This repository contains an implementation of the HNSW algorithm for approximate nearest neighbor search using the nmslib library.
The HNSW algorithm is an approximate nearest neighbor search algorithm that constructs a hierarchical graph structure to index high-dimensional data points. This implementation of the HNSW algorithm is based on the NN-Descent algorithm and uses the cosine similarity metric.
- Python 3.x
- nmslib
To install nmslib, run the following command:
pip install nmslib
The HNSW class provides an implementation of the HNSW algorithm. The class has three main methods:
- init: Initializes an instance of the HNSW class.
- initialize: Builds an index for the HNSW algorithm based on known embeddings.
- get_closest_neighbour: Finds the closest neighbor to a query embedding in the HNSW index.
- test_performance: Tests the performance of the HNSW algorithm on a test dataset.
import numpy as np
from hnsw import HNSW
# Initialize the HNSW class
hnsw = HNSW()
# Build an index using known embeddings
known_embeddings = [...] # A list of NumPy arrays
hnsw.initialize(known_embeddings)
known_labels = [...] # A list of labels corresponding to the embeddings
# Query the index for the closest neighbor to a test embedding
test_embedding = [...] # A NumPy array
closest_label, closest_distance = hnsw.get_closest_neighbour(test_embedding, known_labels)

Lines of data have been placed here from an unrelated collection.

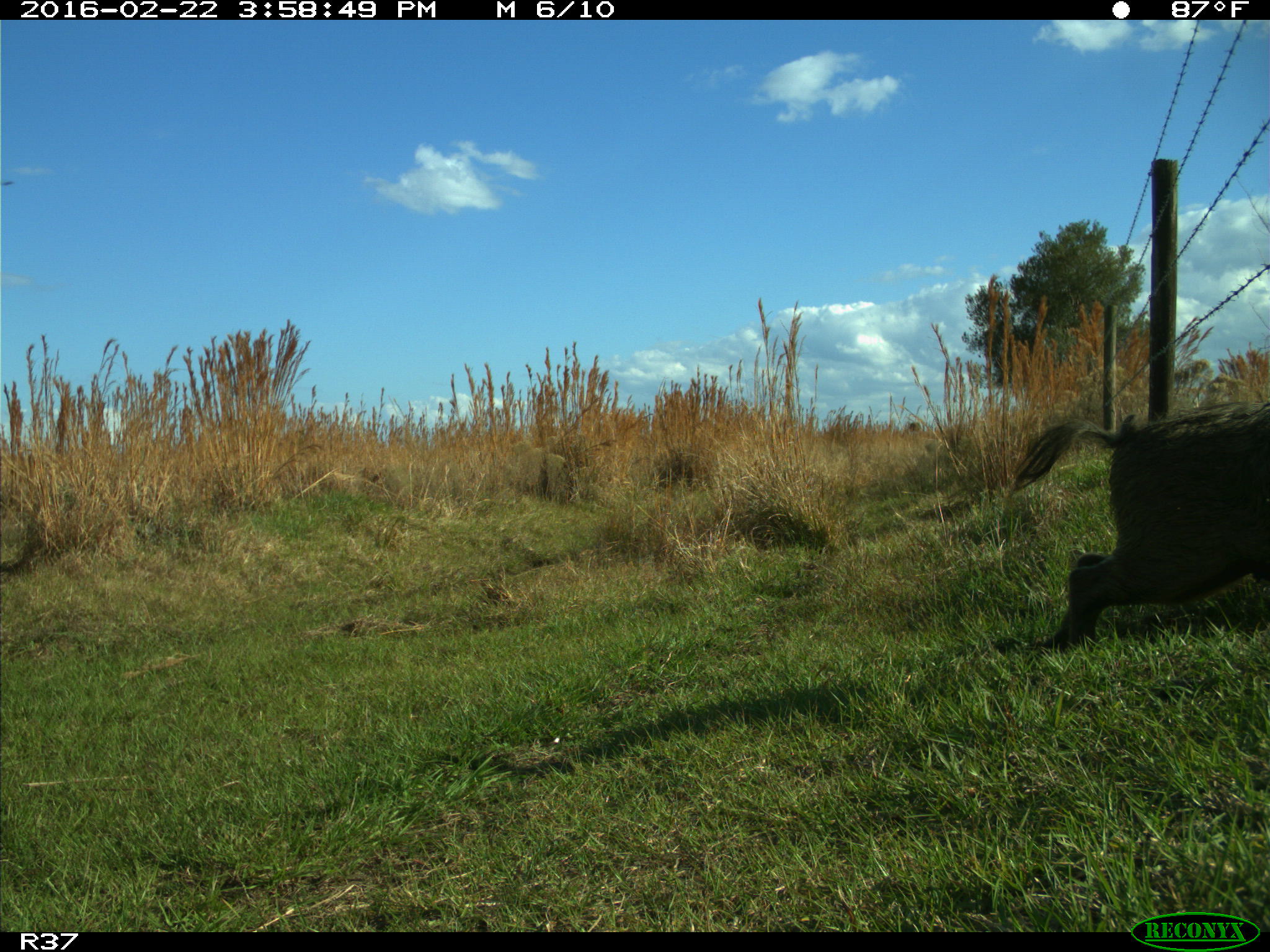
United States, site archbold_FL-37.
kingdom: Animalia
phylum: Chordata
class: Mammalia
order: Artiodactyla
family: Suidae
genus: Sus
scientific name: Sus scrofa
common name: wild boar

# Test the performance of the HNSW algorithm on a test dataset
test_embeddings = [...] # A list of NumPy arrays
test_labels = [...] # A list of labels corresponding to the embeddings
accuracy, mis_labeled, total_time = hnsw.test_performance(test_embeddings, test_labels, known_labels)
- init: O(1)
- initialize: O(n log n), where n is the number of known embeddings.

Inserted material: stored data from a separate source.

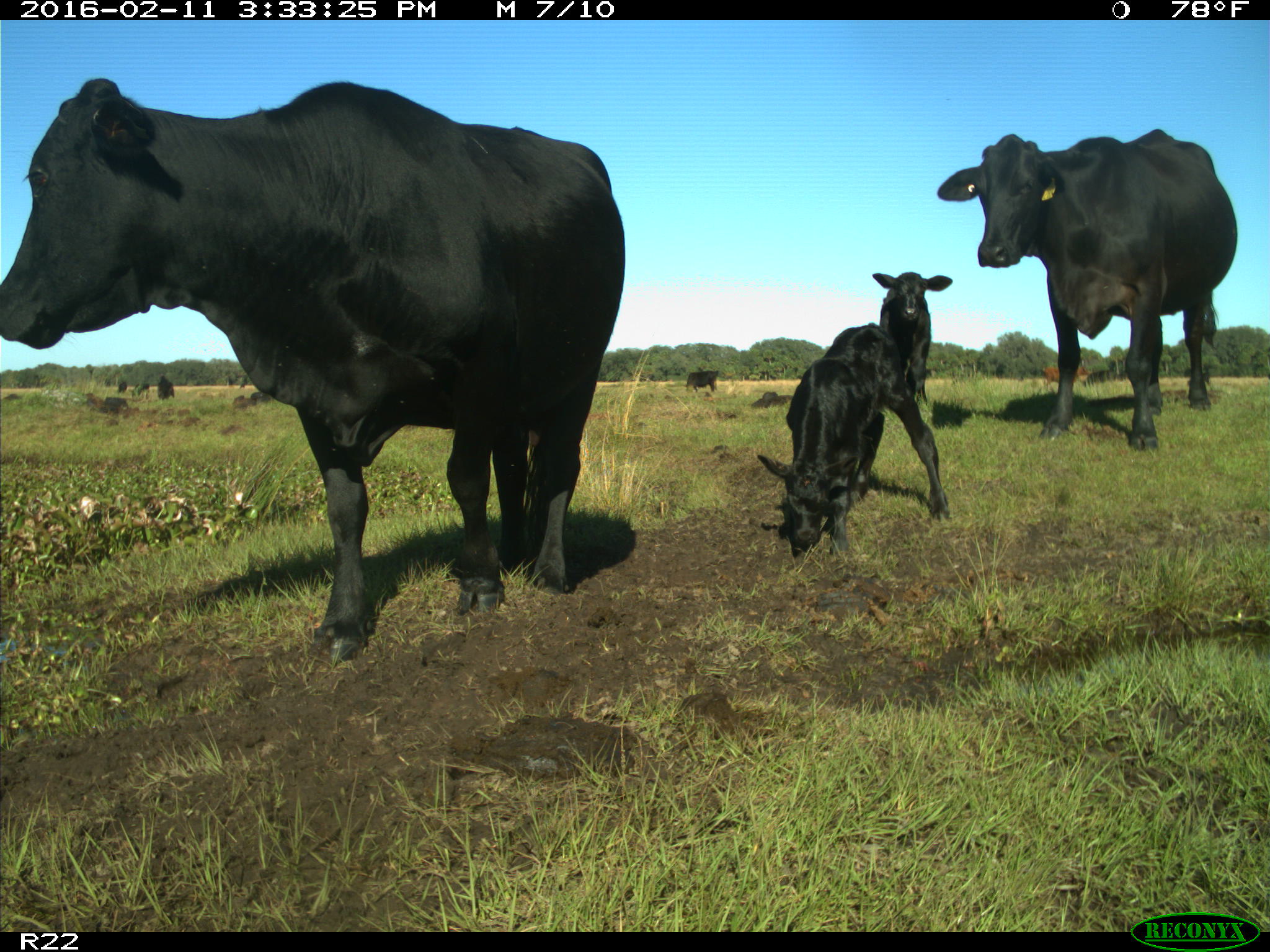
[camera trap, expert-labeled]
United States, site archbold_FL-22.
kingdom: Animalia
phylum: Chordata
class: Mammalia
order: Artiodactyla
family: Bovidae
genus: Bos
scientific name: Bos taurus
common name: domestic cow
Bos taurus (domestic cow).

- get_closest_neighbour: O(log n), where n is the number of known embeddings.
- test_performance: O(m log n), where m is the number of test embeddings and n is the number of known embeddings.
It's worth noting that these time complexities are based on the performance of the underlying nmslib library and assume a cosine similarity distance metric. Other distance metrics may have different time complexities.
- Malkov, Yu A., and D. A. Yashunin. "Efficient and robust approximate nearest neighbor search using Hierarchical Navigable Small World graphs." IEEE Transactions on Pattern Analysis and Machine Intelligence (2018).
- Nmslib: https://github.com/nmslib/nmslib